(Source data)
************
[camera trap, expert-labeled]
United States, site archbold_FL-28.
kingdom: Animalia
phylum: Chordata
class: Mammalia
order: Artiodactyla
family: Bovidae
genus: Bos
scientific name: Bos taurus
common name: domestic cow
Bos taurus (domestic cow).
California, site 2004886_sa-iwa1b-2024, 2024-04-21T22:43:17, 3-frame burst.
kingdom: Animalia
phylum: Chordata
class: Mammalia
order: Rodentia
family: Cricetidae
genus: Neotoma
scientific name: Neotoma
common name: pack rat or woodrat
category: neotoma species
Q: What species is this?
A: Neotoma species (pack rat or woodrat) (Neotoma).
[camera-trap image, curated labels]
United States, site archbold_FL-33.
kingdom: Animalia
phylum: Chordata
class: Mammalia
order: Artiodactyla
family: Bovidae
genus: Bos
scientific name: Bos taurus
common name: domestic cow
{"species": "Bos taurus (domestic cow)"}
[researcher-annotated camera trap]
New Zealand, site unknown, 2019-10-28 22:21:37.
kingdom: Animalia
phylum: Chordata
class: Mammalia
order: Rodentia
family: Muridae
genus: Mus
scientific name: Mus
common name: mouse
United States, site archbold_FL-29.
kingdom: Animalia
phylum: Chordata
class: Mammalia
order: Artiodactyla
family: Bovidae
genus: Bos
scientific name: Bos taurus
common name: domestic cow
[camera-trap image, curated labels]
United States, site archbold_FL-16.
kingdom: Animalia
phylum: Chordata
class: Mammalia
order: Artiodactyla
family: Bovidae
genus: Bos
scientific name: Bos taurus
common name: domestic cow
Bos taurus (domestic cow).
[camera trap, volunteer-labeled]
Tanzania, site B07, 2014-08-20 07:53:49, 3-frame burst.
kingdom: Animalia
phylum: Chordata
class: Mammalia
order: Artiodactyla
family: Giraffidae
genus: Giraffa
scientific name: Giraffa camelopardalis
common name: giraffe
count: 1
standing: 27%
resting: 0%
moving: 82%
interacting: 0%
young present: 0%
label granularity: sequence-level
************
# WORK ORDER:
Each line, beginning at the one that contains "common name: giraffe" and continuing through the end of the records, must be written out exactly, first and last included.

# SOLUTION FOR THIS EXERCISE:
common name: giraffe
count: 1
standing: 27%
resting: 0%
moving: 82%
interacting: 0%
young present: 0%
label granularity: sequence-level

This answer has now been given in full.